▸ **Direction**:
Reproduce every one of the items below word for word, keeping them in their original order.

▸ **Material provided**:

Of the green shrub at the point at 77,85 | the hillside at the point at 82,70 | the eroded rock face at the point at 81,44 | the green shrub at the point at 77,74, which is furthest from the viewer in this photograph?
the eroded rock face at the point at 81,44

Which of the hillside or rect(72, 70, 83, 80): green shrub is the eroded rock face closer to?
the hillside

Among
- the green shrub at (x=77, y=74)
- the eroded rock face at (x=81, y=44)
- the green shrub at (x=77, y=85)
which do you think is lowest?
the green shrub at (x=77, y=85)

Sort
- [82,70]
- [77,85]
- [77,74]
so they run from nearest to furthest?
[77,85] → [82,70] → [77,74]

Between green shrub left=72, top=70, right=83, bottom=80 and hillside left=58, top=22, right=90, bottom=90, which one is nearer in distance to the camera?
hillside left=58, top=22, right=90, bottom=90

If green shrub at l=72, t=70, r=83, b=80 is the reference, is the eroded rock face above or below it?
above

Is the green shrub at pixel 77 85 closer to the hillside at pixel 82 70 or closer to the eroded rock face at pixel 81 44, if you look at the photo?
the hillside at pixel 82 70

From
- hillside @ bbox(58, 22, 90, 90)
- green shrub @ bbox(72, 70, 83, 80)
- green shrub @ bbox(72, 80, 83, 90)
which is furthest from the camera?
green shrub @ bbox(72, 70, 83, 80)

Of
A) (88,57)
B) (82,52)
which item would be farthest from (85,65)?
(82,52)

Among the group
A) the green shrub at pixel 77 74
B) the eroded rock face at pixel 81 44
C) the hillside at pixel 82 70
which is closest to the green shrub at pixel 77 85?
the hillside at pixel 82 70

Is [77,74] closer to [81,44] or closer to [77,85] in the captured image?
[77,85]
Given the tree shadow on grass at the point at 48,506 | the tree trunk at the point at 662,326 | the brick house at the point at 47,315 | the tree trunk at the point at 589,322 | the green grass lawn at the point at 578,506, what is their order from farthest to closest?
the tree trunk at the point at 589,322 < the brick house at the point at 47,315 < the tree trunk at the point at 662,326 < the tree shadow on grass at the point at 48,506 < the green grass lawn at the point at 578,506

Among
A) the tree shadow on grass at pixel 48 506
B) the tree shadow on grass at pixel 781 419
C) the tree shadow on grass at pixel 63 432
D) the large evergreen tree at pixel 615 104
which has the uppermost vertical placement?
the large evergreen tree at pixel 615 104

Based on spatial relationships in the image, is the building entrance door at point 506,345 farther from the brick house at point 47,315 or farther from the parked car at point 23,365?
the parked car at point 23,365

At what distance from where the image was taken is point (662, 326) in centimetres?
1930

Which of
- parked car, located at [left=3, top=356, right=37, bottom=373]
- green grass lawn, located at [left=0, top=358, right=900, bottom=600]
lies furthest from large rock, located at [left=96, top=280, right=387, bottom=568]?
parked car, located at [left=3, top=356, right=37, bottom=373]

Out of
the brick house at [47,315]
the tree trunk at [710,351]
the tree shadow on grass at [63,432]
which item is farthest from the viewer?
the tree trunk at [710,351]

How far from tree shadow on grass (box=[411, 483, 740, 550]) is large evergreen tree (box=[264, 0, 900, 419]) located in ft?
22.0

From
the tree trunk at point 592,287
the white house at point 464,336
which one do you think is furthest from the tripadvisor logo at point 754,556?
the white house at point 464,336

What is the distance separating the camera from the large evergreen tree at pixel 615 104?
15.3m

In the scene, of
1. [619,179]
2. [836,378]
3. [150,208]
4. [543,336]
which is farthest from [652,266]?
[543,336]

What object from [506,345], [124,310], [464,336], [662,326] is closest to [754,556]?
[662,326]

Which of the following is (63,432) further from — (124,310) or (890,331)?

▸ **Exercise response**:
Of the green shrub at the point at 77,85 | the hillside at the point at 82,70 | the eroded rock face at the point at 81,44 | the green shrub at the point at 77,74, which is furthest from the viewer in this photograph?
the eroded rock face at the point at 81,44

Which of the hillside or rect(72, 70, 83, 80): green shrub is the eroded rock face closer to?
the hillside

Among
- the green shrub at (x=77, y=74)
- the eroded rock face at (x=81, y=44)
- the green shrub at (x=77, y=85)
which do you think is lowest?
the green shrub at (x=77, y=85)

Sort
- [82,70]
- [77,85]
- [77,74]
so they run from nearest to furthest?
[77,85] → [82,70] → [77,74]

Between green shrub left=72, top=70, right=83, bottom=80 and hillside left=58, top=22, right=90, bottom=90, which one is nearer in distance to the camera?
hillside left=58, top=22, right=90, bottom=90

If green shrub at l=72, t=70, r=83, b=80 is the reference, is the eroded rock face above or below it?
above

Is the green shrub at pixel 77 85 closer to the hillside at pixel 82 70 or closer to the eroded rock face at pixel 81 44, if you look at the photo?
the hillside at pixel 82 70

From
- hillside @ bbox(58, 22, 90, 90)
- green shrub @ bbox(72, 70, 83, 80)
- green shrub @ bbox(72, 80, 83, 90)
which is furthest from the camera?
green shrub @ bbox(72, 70, 83, 80)

Of
A) (88,57)
B) (82,52)
which item would be farthest from (85,65)?
(82,52)

Among the group
A) the green shrub at pixel 77 74
B) the eroded rock face at pixel 81 44
C) the hillside at pixel 82 70
which is closest to the green shrub at pixel 77 85?
the hillside at pixel 82 70

Is [77,74] closer to [81,44] or closer to [77,85] in the captured image?
[77,85]
Given the tree shadow on grass at the point at 48,506 | the tree trunk at the point at 662,326 | the brick house at the point at 47,315 | the tree trunk at the point at 589,322 | the green grass lawn at the point at 578,506, what is their order from farthest to closest?
the tree trunk at the point at 589,322 < the brick house at the point at 47,315 < the tree trunk at the point at 662,326 < the tree shadow on grass at the point at 48,506 < the green grass lawn at the point at 578,506

Among
A) the tree shadow on grass at pixel 48 506
B) the tree shadow on grass at pixel 781 419
C) the tree shadow on grass at pixel 63 432
D) the large evergreen tree at pixel 615 104
which has the uppermost vertical placement?
the large evergreen tree at pixel 615 104

Based on spatial relationships in the image, is the building entrance door at point 506,345 farther from the brick house at point 47,315 or farther from the parked car at point 23,365?
the parked car at point 23,365

At what distance from where the image was taken is point (662, 326) in centimetres?
1930

Which of
- parked car, located at [left=3, top=356, right=37, bottom=373]
- green grass lawn, located at [left=0, top=358, right=900, bottom=600]
lies furthest from large rock, located at [left=96, top=280, right=387, bottom=568]?
parked car, located at [left=3, top=356, right=37, bottom=373]

Out of
the brick house at [47,315]
the tree trunk at [710,351]
the tree shadow on grass at [63,432]
which item is farthest from the viewer?
the tree trunk at [710,351]

How far from tree shadow on grass (box=[411, 483, 740, 550]) is large evergreen tree (box=[264, 0, 900, 419]) located in ft?
22.0

From
the tree trunk at point 592,287
the white house at point 464,336
which one do you think is furthest from the tripadvisor logo at point 754,556?
the white house at point 464,336

What is the distance separating the camera from the large evergreen tree at pixel 615 104?
15.3m

In the scene, of
1. [619,179]
2. [836,378]
3. [150,208]
4. [543,336]
which is farthest from [652,266]?
[543,336]

What object from [506,345], [124,310], [464,336], [662,326] is closest to [754,556]?
[662,326]

Which of the following is (63,432) further from — (124,310) or (890,331)?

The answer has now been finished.